======== Given records

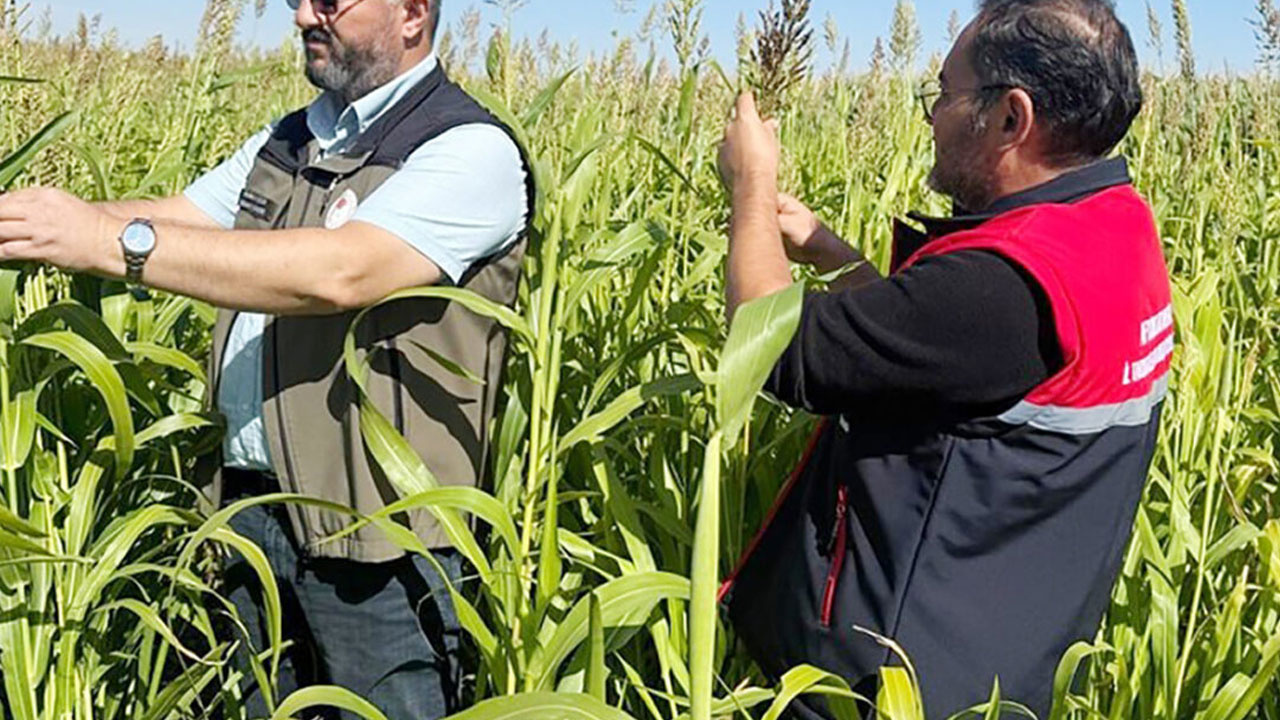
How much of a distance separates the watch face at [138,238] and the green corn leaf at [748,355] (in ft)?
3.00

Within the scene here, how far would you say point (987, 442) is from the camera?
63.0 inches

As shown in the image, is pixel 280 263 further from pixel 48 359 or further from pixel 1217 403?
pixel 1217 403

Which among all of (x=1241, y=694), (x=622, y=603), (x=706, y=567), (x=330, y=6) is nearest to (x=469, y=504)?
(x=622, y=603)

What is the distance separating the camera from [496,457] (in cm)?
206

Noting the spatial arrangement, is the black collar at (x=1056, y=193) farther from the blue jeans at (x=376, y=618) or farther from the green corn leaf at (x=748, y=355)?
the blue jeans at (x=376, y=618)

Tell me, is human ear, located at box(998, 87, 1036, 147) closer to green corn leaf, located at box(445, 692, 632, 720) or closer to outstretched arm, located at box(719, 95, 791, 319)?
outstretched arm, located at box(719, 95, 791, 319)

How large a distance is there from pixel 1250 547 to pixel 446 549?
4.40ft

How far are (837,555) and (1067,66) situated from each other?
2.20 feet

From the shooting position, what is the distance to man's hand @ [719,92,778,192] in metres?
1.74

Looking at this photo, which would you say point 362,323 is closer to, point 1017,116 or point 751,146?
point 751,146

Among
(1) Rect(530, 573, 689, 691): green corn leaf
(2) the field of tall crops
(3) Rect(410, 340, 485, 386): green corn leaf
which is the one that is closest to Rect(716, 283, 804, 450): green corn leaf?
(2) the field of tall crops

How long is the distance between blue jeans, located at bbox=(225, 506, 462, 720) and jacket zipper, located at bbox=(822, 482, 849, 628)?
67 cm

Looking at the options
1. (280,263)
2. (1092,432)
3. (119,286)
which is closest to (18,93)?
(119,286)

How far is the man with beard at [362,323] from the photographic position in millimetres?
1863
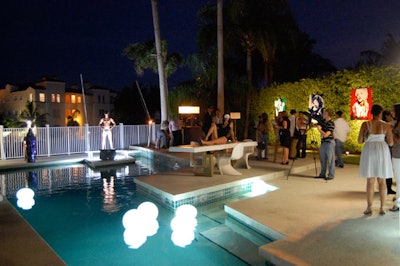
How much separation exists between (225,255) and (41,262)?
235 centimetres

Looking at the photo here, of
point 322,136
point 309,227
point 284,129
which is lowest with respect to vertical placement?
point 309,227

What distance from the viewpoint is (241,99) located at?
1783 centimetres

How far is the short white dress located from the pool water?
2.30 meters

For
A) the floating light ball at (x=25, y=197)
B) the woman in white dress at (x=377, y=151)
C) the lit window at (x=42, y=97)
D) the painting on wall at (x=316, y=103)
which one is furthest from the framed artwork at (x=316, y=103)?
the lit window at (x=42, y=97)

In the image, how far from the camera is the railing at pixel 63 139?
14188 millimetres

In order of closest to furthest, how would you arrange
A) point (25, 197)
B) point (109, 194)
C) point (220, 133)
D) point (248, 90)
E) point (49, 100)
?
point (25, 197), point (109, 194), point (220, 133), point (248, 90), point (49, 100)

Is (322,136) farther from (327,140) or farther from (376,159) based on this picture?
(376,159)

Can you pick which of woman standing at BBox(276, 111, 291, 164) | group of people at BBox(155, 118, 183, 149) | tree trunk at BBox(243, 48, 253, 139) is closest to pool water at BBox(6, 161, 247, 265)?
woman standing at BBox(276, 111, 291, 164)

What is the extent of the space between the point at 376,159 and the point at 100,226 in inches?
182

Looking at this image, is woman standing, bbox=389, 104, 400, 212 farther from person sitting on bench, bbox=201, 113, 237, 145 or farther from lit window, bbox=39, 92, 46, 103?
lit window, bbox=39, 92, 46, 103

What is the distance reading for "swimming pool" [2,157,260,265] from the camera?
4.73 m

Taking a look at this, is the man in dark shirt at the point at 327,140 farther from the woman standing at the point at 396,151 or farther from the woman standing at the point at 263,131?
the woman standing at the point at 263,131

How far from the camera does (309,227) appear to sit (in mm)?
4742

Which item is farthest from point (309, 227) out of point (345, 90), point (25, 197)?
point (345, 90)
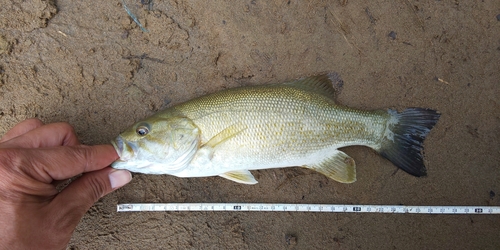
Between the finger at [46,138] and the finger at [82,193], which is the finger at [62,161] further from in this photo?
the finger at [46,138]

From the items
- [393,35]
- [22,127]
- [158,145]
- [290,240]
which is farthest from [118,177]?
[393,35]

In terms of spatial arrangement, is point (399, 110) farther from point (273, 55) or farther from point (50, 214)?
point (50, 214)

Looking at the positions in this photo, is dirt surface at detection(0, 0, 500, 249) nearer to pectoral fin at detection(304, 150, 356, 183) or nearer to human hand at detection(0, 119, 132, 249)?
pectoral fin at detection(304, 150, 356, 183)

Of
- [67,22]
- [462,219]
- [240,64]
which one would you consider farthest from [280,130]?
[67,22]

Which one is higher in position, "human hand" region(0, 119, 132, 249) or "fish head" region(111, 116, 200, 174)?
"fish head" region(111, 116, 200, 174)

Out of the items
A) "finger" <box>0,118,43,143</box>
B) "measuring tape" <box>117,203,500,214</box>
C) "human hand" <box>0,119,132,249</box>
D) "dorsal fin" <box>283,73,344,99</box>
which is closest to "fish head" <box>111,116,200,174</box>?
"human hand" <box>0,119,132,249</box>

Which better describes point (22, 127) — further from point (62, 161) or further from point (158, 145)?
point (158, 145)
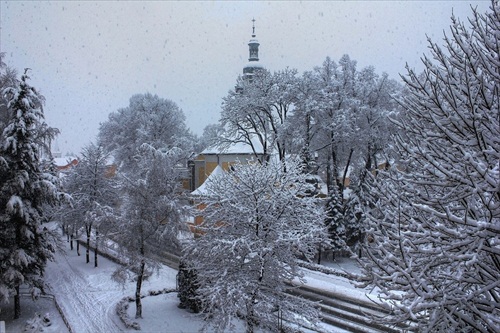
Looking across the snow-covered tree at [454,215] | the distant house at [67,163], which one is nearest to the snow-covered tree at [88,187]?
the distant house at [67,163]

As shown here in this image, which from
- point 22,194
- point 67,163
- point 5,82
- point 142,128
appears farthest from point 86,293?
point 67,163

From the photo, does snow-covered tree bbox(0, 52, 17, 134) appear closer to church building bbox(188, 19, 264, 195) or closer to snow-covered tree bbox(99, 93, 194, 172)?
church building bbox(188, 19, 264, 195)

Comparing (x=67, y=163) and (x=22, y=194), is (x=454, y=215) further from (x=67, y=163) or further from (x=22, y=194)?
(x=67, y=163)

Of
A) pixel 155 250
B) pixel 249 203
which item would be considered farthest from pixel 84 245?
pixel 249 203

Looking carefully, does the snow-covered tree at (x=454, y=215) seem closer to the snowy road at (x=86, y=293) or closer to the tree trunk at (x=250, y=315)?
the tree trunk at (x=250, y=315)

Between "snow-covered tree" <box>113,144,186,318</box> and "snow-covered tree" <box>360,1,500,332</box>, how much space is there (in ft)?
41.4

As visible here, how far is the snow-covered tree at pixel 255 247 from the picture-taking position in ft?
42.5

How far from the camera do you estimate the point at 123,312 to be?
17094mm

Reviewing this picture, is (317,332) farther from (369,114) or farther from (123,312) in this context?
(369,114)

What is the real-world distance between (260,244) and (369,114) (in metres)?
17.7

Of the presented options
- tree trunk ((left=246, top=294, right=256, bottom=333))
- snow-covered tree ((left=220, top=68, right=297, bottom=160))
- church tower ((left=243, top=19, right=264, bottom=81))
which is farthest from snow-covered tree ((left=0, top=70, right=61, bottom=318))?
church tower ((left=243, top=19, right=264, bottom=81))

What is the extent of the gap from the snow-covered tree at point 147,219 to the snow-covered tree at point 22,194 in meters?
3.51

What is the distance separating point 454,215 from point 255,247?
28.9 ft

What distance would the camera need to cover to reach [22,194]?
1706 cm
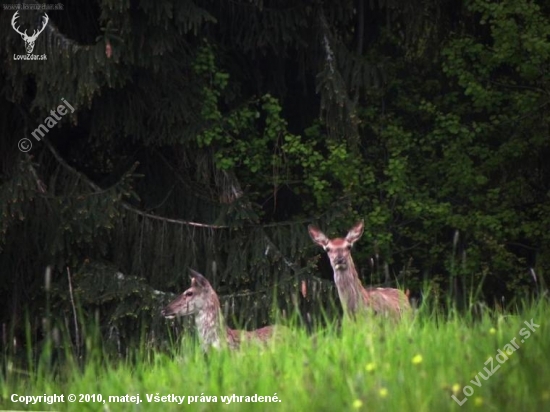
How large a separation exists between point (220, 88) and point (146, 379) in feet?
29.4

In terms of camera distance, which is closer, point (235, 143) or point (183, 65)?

================

> [What to do]
Rewrite all of the data above, replacing "green corn leaf" with "green maize leaf" and keeping everything else the same. Leave the pictures out of your answer.

> [Task answer]
How much of a distance separates the watch face at [138,238] and the green maize leaf at [748,355] (in ft)?
3.00

Within the scene here, how far would you say point (987, 442) is from the camera?
63.0 inches

As shown in the image, is pixel 280 263 further from pixel 48 359 or further from pixel 1217 403?
pixel 1217 403

Which among all of (x=1241, y=694), (x=622, y=603), (x=706, y=567), (x=330, y=6) is nearest to (x=469, y=504)?
(x=622, y=603)

What is the distance separating the camera from [496,457] (in cm)?
206

Noting the spatial arrangement, is the black collar at (x=1056, y=193) farther from the blue jeans at (x=376, y=618) or farther from the green maize leaf at (x=748, y=355)?
the blue jeans at (x=376, y=618)

Tell me, is human ear, located at box(998, 87, 1036, 147) closer to green maize leaf, located at box(445, 692, 632, 720) or closer to outstretched arm, located at box(719, 95, 791, 319)?
outstretched arm, located at box(719, 95, 791, 319)

How large a distance is there from pixel 1250 547 to pixel 446 549?
4.40ft

How far are (837,555) and (1067,66) situated from each other?
2.20 feet

From the shooting position, what is the distance to man's hand @ [719,92,778,192] in metres?
1.74

Looking at this photo, which would you say point 362,323 is closer to, point 1017,116 or point 751,146?
point 751,146

Among
(1) Rect(530, 573, 689, 691): green maize leaf
(2) the field of tall crops
(3) Rect(410, 340, 485, 386): green maize leaf
which is the one that is closest to Rect(716, 283, 804, 450): green maize leaf?
(2) the field of tall crops

How long is the distance between blue jeans, located at bbox=(225, 506, 462, 720) and jacket zipper, located at bbox=(822, 482, 849, 628)?
67 cm

Looking at the options
1. (280,263)
2. (1092,432)
3. (119,286)
which is closest to (18,93)?
(119,286)

How far is the man with beard at [362,323] from the photographic position in millimetres?
1863
How much separation exists between (225,255) and (41,262)?
235 centimetres

Looking at the photo here, of
point 322,136
point 309,227
point 284,129
which is lowest with respect to vertical placement?
point 309,227

What distance from the viewpoint is (241,99) located at?
1783 centimetres

How far is the short white dress located from the pool water?
2.30 meters

For
A) the floating light ball at (x=25, y=197)
B) the woman in white dress at (x=377, y=151)
C) the lit window at (x=42, y=97)
D) the painting on wall at (x=316, y=103)
which one is furthest from the framed artwork at (x=316, y=103)?
the lit window at (x=42, y=97)

In the image, how far from the camera is the railing at pixel 63 139?
14188 millimetres

In order of closest to furthest, how would you arrange
A) point (25, 197)
B) point (109, 194)
C) point (220, 133)
D) point (248, 90)
E) point (49, 100)
?
point (25, 197), point (109, 194), point (220, 133), point (248, 90), point (49, 100)

Is (322,136) farther from (327,140) or farther from (376,159) based on this picture?
(376,159)

Can you pick which of woman standing at BBox(276, 111, 291, 164) | group of people at BBox(155, 118, 183, 149) | tree trunk at BBox(243, 48, 253, 139) is closest to pool water at BBox(6, 161, 247, 265)?
woman standing at BBox(276, 111, 291, 164)

What is the extent of the space between the point at 376,159 and the point at 100,226 in inches?
182

Looking at this image, is woman standing, bbox=389, 104, 400, 212 farther from person sitting on bench, bbox=201, 113, 237, 145 or farther from lit window, bbox=39, 92, 46, 103?
lit window, bbox=39, 92, 46, 103

What is the distance reading for "swimming pool" [2,157,260,265] from the camera?
4.73 m

Taking a look at this, is the man in dark shirt at the point at 327,140 farther from the woman standing at the point at 396,151 or farther from the woman standing at the point at 263,131?
the woman standing at the point at 263,131

How far from the camera does (309,227) appear to sit (in mm)?
4742

Which item is farthest from point (309, 227) out of point (345, 90), point (25, 197)?
point (345, 90)
Between the finger at [46,138] and the finger at [82,193], which is the finger at [62,161] further from in this photo?
the finger at [46,138]

From the items
- [393,35]
- [22,127]
- [158,145]
- [290,240]
which is farthest from [118,177]?
[393,35]

In terms of spatial arrangement, is point (399, 110) farther from point (273, 55) or farther from point (50, 214)?
point (50, 214)

Looking at the positions in this photo, is dirt surface at detection(0, 0, 500, 249) nearer to pectoral fin at detection(304, 150, 356, 183) or nearer to human hand at detection(0, 119, 132, 249)?
pectoral fin at detection(304, 150, 356, 183)

Of
- [67,22]
- [462,219]
- [240,64]
which one would you consider farthest from [280,130]?
[67,22]

Which one is higher in position, "human hand" region(0, 119, 132, 249) or "fish head" region(111, 116, 200, 174)?
"fish head" region(111, 116, 200, 174)

Out of the items
A) "finger" <box>0,118,43,143</box>
B) "measuring tape" <box>117,203,500,214</box>
C) "human hand" <box>0,119,132,249</box>
D) "dorsal fin" <box>283,73,344,99</box>
which is closest to "fish head" <box>111,116,200,174</box>?
"human hand" <box>0,119,132,249</box>

Which better describes point (22, 127) — further from point (62, 161) or further from point (158, 145)?
point (158, 145)
Looking across the snow-covered tree at [454,215] | the distant house at [67,163], which one is nearest to the snow-covered tree at [88,187]?
the distant house at [67,163]

As shown here in this image, which from
- point 22,194
- point 67,163
- point 5,82
- point 142,128
appears farthest from point 86,293?
point 67,163

From the photo, does snow-covered tree bbox(0, 52, 17, 134) appear closer to church building bbox(188, 19, 264, 195) or closer to snow-covered tree bbox(99, 93, 194, 172)?
church building bbox(188, 19, 264, 195)

Comparing (x=67, y=163) and (x=22, y=194), is (x=454, y=215) further from (x=67, y=163) or further from (x=22, y=194)?
(x=67, y=163)

Of
A) pixel 155 250
B) pixel 249 203
which item would be considered farthest from pixel 84 245?
pixel 249 203

Looking carefully, does the snow-covered tree at (x=454, y=215) seem closer to the snowy road at (x=86, y=293) or closer to the tree trunk at (x=250, y=315)?
the tree trunk at (x=250, y=315)

Between "snow-covered tree" <box>113,144,186,318</box> and "snow-covered tree" <box>360,1,500,332</box>, how much space is there (in ft)?
41.4

As visible here, how far is the snow-covered tree at pixel 255 247 from the picture-taking position in ft?
42.5

How far from the camera do you estimate the point at 123,312 to be?
17094mm

Reviewing this picture, is (317,332) farther from (369,114) or farther from (123,312) in this context?
(369,114)

What is the real-world distance between (260,244) and (369,114) (in metres)?
17.7

Of the presented options
- tree trunk ((left=246, top=294, right=256, bottom=333))
- snow-covered tree ((left=220, top=68, right=297, bottom=160))
- church tower ((left=243, top=19, right=264, bottom=81))
which is farthest from snow-covered tree ((left=0, top=70, right=61, bottom=318))?
church tower ((left=243, top=19, right=264, bottom=81))

What is the extent of the gap from the snow-covered tree at point 147,219 to the snow-covered tree at point 22,194 in meters?
3.51

What is the distance separating point 454,215 from point 255,247?
28.9 ft

What distance would the camera need to cover to reach [22,194]?
1706 cm
How large a separation exists between point (220, 88) and point (146, 379) in feet?
29.4

In terms of camera distance, which is closer, point (235, 143) or point (183, 65)?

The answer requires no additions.